Bait Dog An Atlanta Burns Novel - By Chuck Wendig Page 0,46
“her little fur-baby,” which sounds weird and somehow porny to Atlanta’s ears and for a moment that thought lets her escape the woman’s grief—grief which is as deep and profound as quarry water, as hungry and wet as a sucking chest wound, and when the woman has that glimmer of hope because she thinks Atlanta knows something, all Atlanta can do is panic and hang up on her.
The Vizsla: The Viszla is, in fact, a dog, a red Hungarian retriever who the man says he was breeding to be a hunting dog, but everyone around here wanted pointers or spaniels and didn’t know what the hell a Vizsla was and so nobody bit and now the man doesn’t know what to do, and Atlanta almost almost reminds him that it doesn’t much matter now because the dog is gone, though he doesn’t seem to care about the dog so much as he’s pissed about the “lost investment,” and when she gets off the phone she thinks, ugh, people.
Lucky: It’s a little girl that answers, maybe 9, maybe 10 years old, and she tells Atlanta that her mother is outside pulling weeds and her father’s not home and so Atlanta takes a chance, asks about Lucky, and then the girl tells a story that pries open Atlanta’s breastbone and punches her right in the heart—the girl woke up at night when someone (mother or father the girl doesn’t remember) let Lucky out to go to the bathroom and it’s only five minutes later when the girl wakes up again (she fell back asleep) and heard Lucky yelping and—in the girl’s words, “screaming”—and then after that she heard people laughing and the screech of tires and she even said that outside the house they found burned rubber tire tracks on the street and curb, and does Atlanta have Lucky? and Atlanta tells her no and it punches her heart again to tell the girl no, and the girl doesn’t cry but she says the saddest, quietest little “oh” that Atlanta’s ever heard.
Four phone calls over the course of an hour and Atlanta feels tense, her guts pulled taut like a clothesline. And she feels sad, too—the sorrow serving as the heavy wet clothes hanging from the line and pulling it down, down, down toward the ground.
But, at least she learned something.
All four of the people on the phone told her when the dogs were taken.
They were taken at night.
And they were taken within a couple miles of one another up on Gallows Hill.
Atlanta starts looking through her closet for dark clothing.
* * *
Gallows Hill at night.
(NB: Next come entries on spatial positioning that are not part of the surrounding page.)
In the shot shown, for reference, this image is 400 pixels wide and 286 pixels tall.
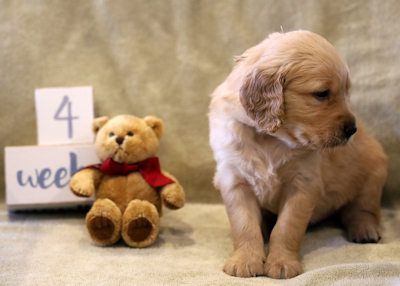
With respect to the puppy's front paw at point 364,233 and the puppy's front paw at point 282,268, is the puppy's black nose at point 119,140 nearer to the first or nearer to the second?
the puppy's front paw at point 282,268

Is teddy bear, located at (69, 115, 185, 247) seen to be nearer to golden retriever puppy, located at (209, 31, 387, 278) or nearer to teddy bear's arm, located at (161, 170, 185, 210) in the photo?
teddy bear's arm, located at (161, 170, 185, 210)

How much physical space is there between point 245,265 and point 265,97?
2.12 ft

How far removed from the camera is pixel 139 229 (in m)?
1.84

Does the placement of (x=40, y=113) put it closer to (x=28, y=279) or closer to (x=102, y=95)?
(x=102, y=95)

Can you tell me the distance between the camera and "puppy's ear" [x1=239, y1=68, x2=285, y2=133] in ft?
4.87

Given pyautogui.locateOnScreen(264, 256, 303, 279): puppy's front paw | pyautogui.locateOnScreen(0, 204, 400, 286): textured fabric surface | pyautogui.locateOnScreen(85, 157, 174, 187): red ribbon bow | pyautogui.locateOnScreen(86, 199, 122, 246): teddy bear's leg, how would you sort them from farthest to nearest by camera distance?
pyautogui.locateOnScreen(85, 157, 174, 187): red ribbon bow, pyautogui.locateOnScreen(86, 199, 122, 246): teddy bear's leg, pyautogui.locateOnScreen(264, 256, 303, 279): puppy's front paw, pyautogui.locateOnScreen(0, 204, 400, 286): textured fabric surface

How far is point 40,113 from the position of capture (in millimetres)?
2350

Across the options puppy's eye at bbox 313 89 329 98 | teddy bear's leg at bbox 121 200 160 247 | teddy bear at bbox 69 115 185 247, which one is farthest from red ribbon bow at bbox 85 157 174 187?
puppy's eye at bbox 313 89 329 98

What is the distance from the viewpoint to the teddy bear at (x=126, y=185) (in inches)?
72.2

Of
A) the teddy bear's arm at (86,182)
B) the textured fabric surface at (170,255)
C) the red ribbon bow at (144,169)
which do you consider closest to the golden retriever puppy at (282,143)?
the textured fabric surface at (170,255)

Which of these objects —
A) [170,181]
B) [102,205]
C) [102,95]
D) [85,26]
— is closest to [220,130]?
[170,181]

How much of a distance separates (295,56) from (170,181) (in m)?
0.87

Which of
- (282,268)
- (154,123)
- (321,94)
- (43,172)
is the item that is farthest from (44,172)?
(321,94)

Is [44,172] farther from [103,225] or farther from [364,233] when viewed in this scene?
[364,233]
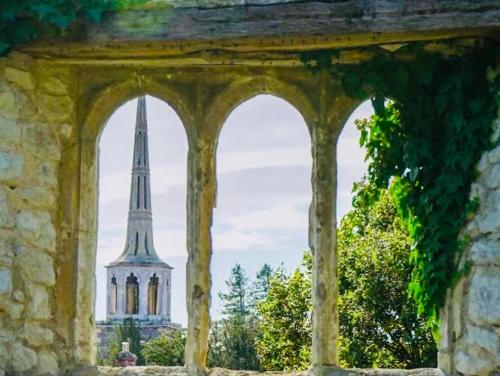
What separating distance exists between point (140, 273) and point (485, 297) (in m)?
55.4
Floodlights and sidewalks wet from spitting sprinklers. Everything clean and walkable. A small playground every mile. The cars in driveways are a mixture of BMWs and Subarus, Mercedes and Hondas, a Lexus here, a Porsche there. Atlanta wonders what it must be like. To buy gourmet food and to have foreign housekeepers and to know what it means to pump the really expensive gas. Then she wonders what it’s like on the other end of the spectrum: to have no car to drive, no house to clean, no money for any food at all.
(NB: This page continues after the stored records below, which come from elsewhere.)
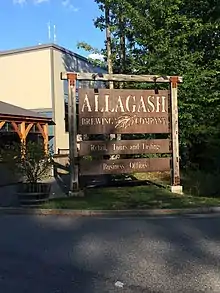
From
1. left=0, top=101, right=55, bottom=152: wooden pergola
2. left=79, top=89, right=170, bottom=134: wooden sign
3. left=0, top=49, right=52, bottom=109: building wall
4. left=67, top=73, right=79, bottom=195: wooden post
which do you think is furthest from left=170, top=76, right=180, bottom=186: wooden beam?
left=0, top=49, right=52, bottom=109: building wall

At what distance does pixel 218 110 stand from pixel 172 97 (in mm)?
6825

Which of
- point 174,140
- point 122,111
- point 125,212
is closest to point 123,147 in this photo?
point 122,111

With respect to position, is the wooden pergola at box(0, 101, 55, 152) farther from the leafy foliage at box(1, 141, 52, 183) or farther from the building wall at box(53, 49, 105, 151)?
the leafy foliage at box(1, 141, 52, 183)

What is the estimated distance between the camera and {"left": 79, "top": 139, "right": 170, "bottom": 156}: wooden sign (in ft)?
46.5

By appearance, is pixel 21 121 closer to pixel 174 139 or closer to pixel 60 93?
pixel 60 93

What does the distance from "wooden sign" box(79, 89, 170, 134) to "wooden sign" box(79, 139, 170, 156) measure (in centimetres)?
35

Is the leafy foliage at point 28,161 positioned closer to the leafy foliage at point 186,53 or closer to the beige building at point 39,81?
the leafy foliage at point 186,53

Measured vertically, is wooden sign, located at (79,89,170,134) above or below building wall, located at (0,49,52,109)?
below

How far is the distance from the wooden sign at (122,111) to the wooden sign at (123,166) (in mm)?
948

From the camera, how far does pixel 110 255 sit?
6719 millimetres

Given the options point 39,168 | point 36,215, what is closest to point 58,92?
point 39,168

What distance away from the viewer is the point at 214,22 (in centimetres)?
2242

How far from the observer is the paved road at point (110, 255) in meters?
5.30

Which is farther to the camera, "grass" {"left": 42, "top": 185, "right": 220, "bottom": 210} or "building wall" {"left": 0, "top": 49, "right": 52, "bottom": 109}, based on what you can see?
"building wall" {"left": 0, "top": 49, "right": 52, "bottom": 109}
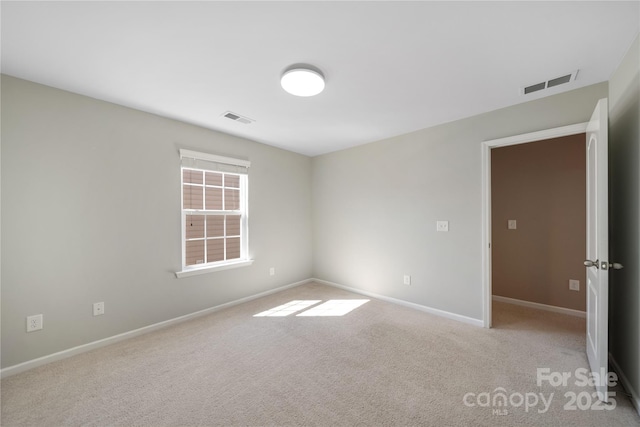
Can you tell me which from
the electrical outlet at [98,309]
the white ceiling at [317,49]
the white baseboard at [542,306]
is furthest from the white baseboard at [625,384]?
the electrical outlet at [98,309]

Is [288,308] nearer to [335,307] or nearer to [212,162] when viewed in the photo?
[335,307]

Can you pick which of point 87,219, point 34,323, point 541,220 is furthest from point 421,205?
point 34,323

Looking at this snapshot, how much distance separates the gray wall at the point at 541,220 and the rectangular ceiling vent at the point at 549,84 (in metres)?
1.31

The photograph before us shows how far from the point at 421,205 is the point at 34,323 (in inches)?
163

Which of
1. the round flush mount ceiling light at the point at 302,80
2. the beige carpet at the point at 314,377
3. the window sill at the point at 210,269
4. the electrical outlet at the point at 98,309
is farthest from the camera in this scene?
the window sill at the point at 210,269

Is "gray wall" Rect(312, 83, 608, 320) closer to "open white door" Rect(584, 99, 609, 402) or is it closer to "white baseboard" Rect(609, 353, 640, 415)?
"open white door" Rect(584, 99, 609, 402)

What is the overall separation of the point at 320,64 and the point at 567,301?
13.3 ft

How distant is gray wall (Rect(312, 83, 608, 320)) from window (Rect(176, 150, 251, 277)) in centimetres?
154

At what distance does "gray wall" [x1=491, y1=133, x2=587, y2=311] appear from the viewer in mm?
3008

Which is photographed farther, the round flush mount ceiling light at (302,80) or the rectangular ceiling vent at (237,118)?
the rectangular ceiling vent at (237,118)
She’s trying to figure out where she falls in this spectrum and whether or not she feels envious that she doesn’t have all this or guilty because she’s still a white girl in America, when she sees Shane riding up on his dingy rust-gobbled ten-speed. Panting.
“The hill,” he says, gasping. Leaning up against the light pole. That’s the other thing—all the homes and developments in Gallows Hill are lit by bright white streetlights. Where she’s at down in the valley—or, worse, on the other side on Grainger Hill with the trailer parks and dirty Amish—everything’s dead and dark and when you hear a sound in the woods you don’t know if it’s a skunk or a rabbit. Or someone come to hurt you. Sometimes she hears screaming in the woods, a sound like a woman getting killed, but everyone assures her it’s just a fox’s cry.
“You okay?” she asks Shane.
“Yeah.” But it comes out as a breathy gyeaaaauuhh. He looks like he might throw up.
“You can throw up if you have to.”
“I’m not…” Cough, cough. “Not going to throw up. So what’s…” Hawwwwwk, ptoo. “What’s up?”
She’d called him, left a message with his mother. Told him to meet her up on Gallows Hill around 9:30. She’s not sure if she’s surprised he came. It’s been a while. “I’m… doing something for someone.”